“比賽開始前,我隻擔心一件事,那就是我們的心態問題。”


    贏下總決賽第一場之後,道格·裏弗斯說:“事實證明是我多慮了,我們的確是一支年輕的隊伍,但我們擁有的決賽經驗並不比邁阿密少。”


    媒體隨後又問到姚眀的表現。


    因為裏弗斯在姚眀第一節打出災難表現後,直接讓他緩到了下半場。


    對此,裏弗斯說:“邁阿密對姚來說是一個特殊的存在,他很難不投入更多的私人情緒,但你可以看到,他在下半場已經調整過來了。”


    自從季後賽開始以來,狀態越來越火爆的於飛受到了眾多媒體的關注。


    他們想知道是什麽讓於飛的表現如此出色。


    於飛簡單地說:“我已經兩年沒奪冠了,我想念它。
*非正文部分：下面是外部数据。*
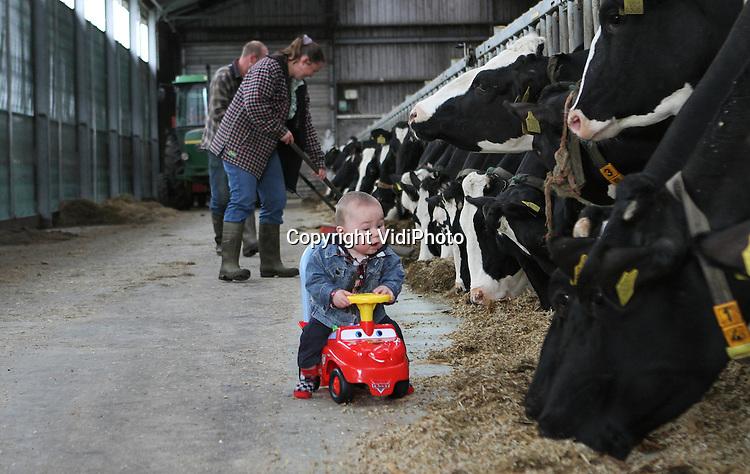 Foto: VidiPhoto..MEEUWEN - Het is misschien wel de jongste boer van Nederland, de zeven maanden oude Nico Blokland uit het Brabantse Meeuwen. De peuter is niet bij de koeien van vader Kees en moeder Jannie weg te slaan. Nico is bijna altijd bij de dieren te vinden. Het is ook de enige manier om het jochie rustig te krijgen. Twee maal per dag gaat Nico mee om de 75 koeien te melken. Het boerenbedrijf van de familie Blokland-Werkman bestaat naast de melkkoeien, uit nog wat jongvee...Tel. Jannie: 0416-352448.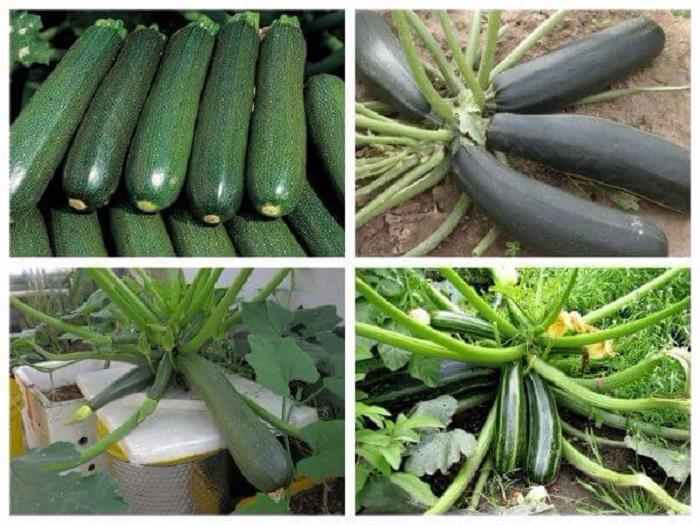 trồng bí ngòi trên sân thượng
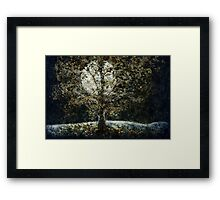 Full Moon Fall Framed Print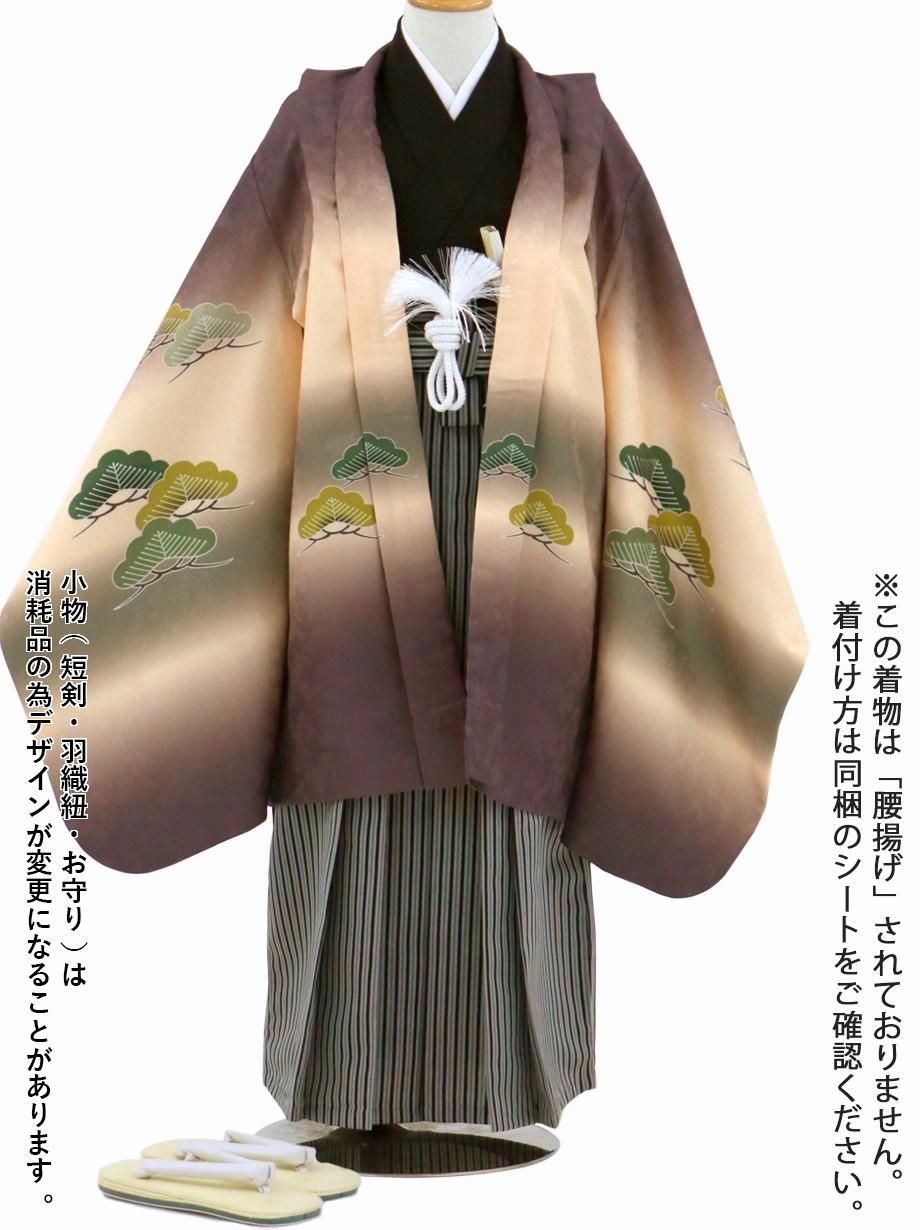 紫鳶(むらさきとび)色に熨斗(のし)と松、黒縞の袴/七五三・五歳男の子・袴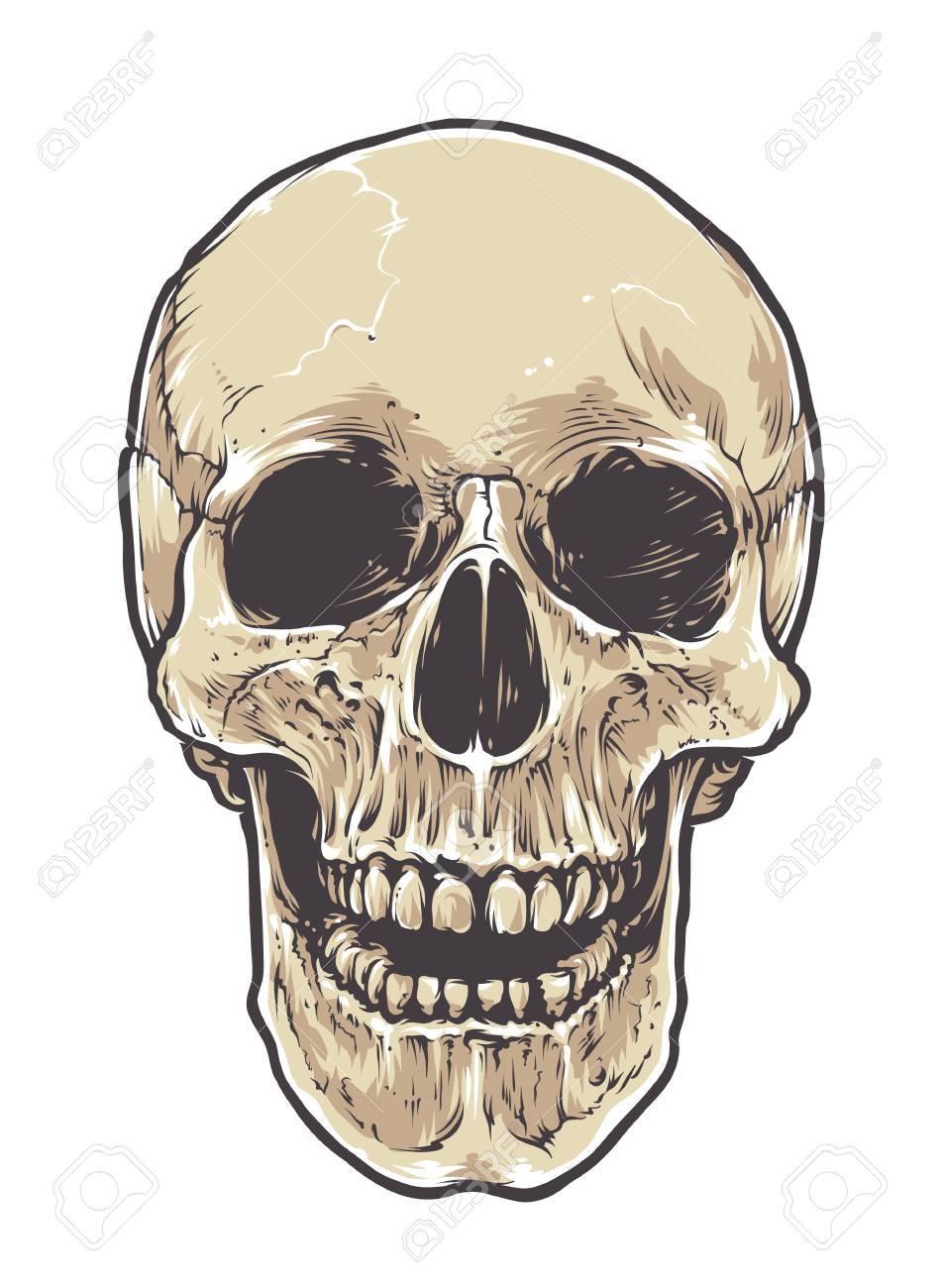 Anatomische Schmutz-Schädel-Vektor Art. Detaillierte Handgezeichnete ...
”


    《洛杉磯時報》在第二天引用了於飛的話,並寫道:“過去14年八次奪冠的人如此說道。我想,這種純粹的冠軍渴望從側麵反映了為何快船隊在弗萊時代會如此特別。這也證明了為何弗萊能夠帶領他所在的每一支球隊取得成功——哦,,這並不是針對你。”


    然而,熱火隊並沒有氣餒。


    在隨之而來的第二場比賽中,他們吸取了勇士隊的先進經驗,采用無限換防和聯防來最大程度地限製阿德托昆博的突破和姚明的低位進攻,迫使他們進行持球單打。


    勇士隊在關鍵戰中死於於飛的單打。


    熱火為何敢這麽做?他們並不是不怕goat,隻是相比其他選項,單打是眾多選項中對彼此最公平的選擇。而且,熱火的單打手比快船更多。


    庫裏、韋德和巴特勒都能進行持球單打。


    任何看過主時間線的宇宙勇士和火箭係列賽的人,都會對兩隊在季後賽深陷苦戰後,紛紛放棄複雜戰術,讓球星進行各種單打來得分的畫麵印象深刻。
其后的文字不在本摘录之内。